I've always thought that the best way to show your respect for a friend who dies is to parody them in a movie, and it seems that Sammo agrees with me. To be fair, the movie is really making fun of Sammo himself and is very respectful to Bruce Lee. Sammo pulls off Bruce's trademark mannerisms and noises to a tee, clearly showing his love for his friend and mentor. A scene where he is recruited as an extra in a film starring a Bruce Lee impersonator (of which there were many in those days) allows him to deliver the film's message directly:

Bruce Lee is my hero. You can't destroy my idol.
Try harder if you want to imitate him.

And then he shows you what he means.

Enter The Fat Dragon 099

Sammo was in superb form at this time, and the speed and power behind his moves is remarkable for somebody who is - as everybody points out - quite fat. He was also on top form as an action director, choreographing and executing a series of high impact fights, sophisticated and innovative and beautifully filmed and edited, they raised the bar for how martial arts should appear on film. Bruce would have been proud.

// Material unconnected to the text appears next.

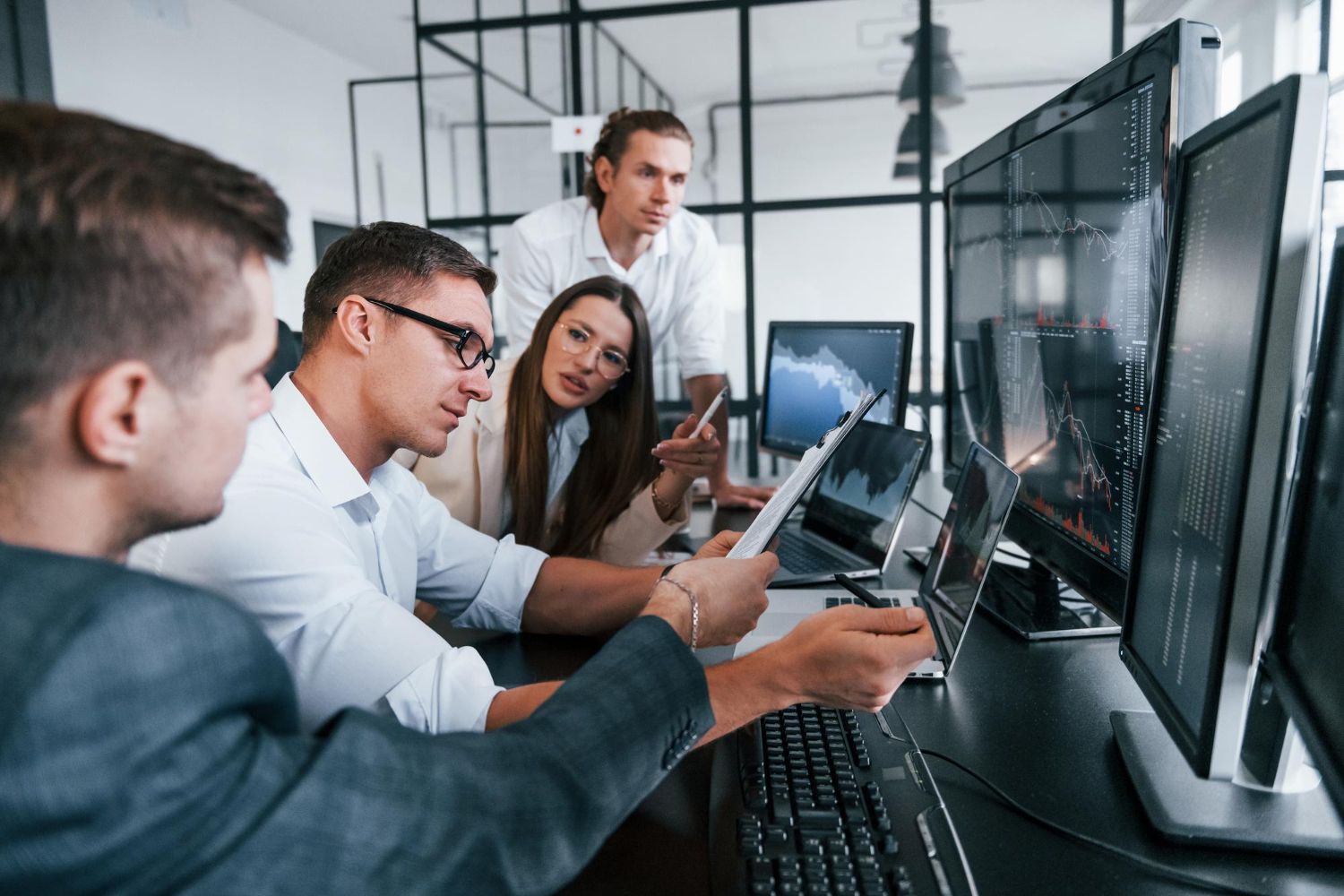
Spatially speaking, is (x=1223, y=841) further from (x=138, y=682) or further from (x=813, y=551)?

It is also a great showcase of Sammo Hung's budding vision as a director, a film which is clever and genuinely funny as well as being a great martial arts film. It kicked off a streak of absolute classic films from Sammo that left Hong Kong cinema transformed in its wake (that's not to dismiss Jackie Chan's role in that reshaping, of course - the two were clearly on the same wavelength).

The film is obviously low budget but makes effective use of outdoor locations to really capture the squalor of the seedier parts of Hong Kong in the seventies. It looks completely unlike the Shaw Brothers films of the era, unmistakably more modern (albeit also more dated by its contemporary setting).

For almost any other director ENTER THE FAT DRAGON would be where their career peaked, but Sammo was just getting started and he produced so many classics after this that it's almost a forgotten entry in his filmography. It shouldn't be though, it's a really excellent film and quite an important landmark in the development of the martial arts genre.